The use of different nutritional tools may allow the transfer of specific fatty acids to milk and colostrum from sows through dietary manipulation. Making it possible to transfer fatty acids to the piglet before and after weaning through early nutrition.
Fatty acid feeding and its effects on sows’ milk. Fatty acids present in sow’s diets have been shown to have the capacity of being transferred to piglets through colostrum and milk.
Research interests in swine nutrition currently focus on gastrointestinal functionality and optimal immune function. With a special focus on the post-weaning period, in which a high intake of antibiotics is used to prevent enteric diseases.
|However, very little attention has been given to the impacts of lipid nutrition and more specifically the role of dietary fatty acids on gut health and pig development.|
Most of the dietary fatty acids (FA) are bound to triglycerides (TG), which is quantitatively the most important lipid fraction in the pigs’ diet. Contributing more than 95% of the fat within the diet. In addition, dietary fat consists of phospholipids (PL), commonly present as lecithin, and lower contents of cholesterol, cholesterol esters, and fat-soluble vitamins (Read also “Vitamin E: Effect on immunity and fertility in pigs”).
Digestion of dietary lipids begins with an emulsification in the stomach where a partial degradation of TGs takes place. However, the main digestion results from hydrolysis with pancreatic lipase. The lipid emulsion enters the small intestine as fine lipid droplets where the combined action of bile and pancreatic juice produce a significant change in the chemical and physical form of the ingested lipid emulsion.

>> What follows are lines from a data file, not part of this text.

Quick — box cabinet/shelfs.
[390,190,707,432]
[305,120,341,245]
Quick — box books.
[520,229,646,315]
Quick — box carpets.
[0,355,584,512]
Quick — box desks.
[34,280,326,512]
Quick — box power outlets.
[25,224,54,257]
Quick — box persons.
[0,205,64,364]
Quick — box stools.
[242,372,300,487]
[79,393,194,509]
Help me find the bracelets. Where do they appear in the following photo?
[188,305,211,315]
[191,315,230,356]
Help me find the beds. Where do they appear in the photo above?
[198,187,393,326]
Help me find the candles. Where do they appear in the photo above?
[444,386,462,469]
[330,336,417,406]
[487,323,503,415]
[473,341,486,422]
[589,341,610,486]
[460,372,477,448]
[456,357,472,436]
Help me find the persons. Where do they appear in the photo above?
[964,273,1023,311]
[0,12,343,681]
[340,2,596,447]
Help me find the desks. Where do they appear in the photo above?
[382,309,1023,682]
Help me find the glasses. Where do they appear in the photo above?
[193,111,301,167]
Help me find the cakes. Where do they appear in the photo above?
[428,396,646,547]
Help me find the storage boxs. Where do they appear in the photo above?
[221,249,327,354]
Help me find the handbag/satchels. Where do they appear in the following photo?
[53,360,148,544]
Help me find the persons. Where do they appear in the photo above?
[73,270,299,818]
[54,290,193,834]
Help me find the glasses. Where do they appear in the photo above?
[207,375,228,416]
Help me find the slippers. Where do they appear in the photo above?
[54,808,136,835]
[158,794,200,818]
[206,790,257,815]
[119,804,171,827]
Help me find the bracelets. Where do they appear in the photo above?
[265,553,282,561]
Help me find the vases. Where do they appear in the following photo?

Under normal conditions for the pig’s intestinal function, digestion and absorption of TG’s are very efficient.
However, stress related to weaning and preterm birth can compromise the intestine’s functional capacity for digestion, absorption and metabolism of dietary lipids .
Although lipid digestibility in lactating piglets is high (96%), it decreases after weaning (Cera et al., 1988). This is probably due to gastric lipase, which is responsible for the hydrolysis of 10 to 30% of dietary TGs.
When considering lipid sources for the development of milk formulas for piglets or special diets for premature or low birth weight piglets, the impact of TG structure can be evaluated in terms of lipid digestibility.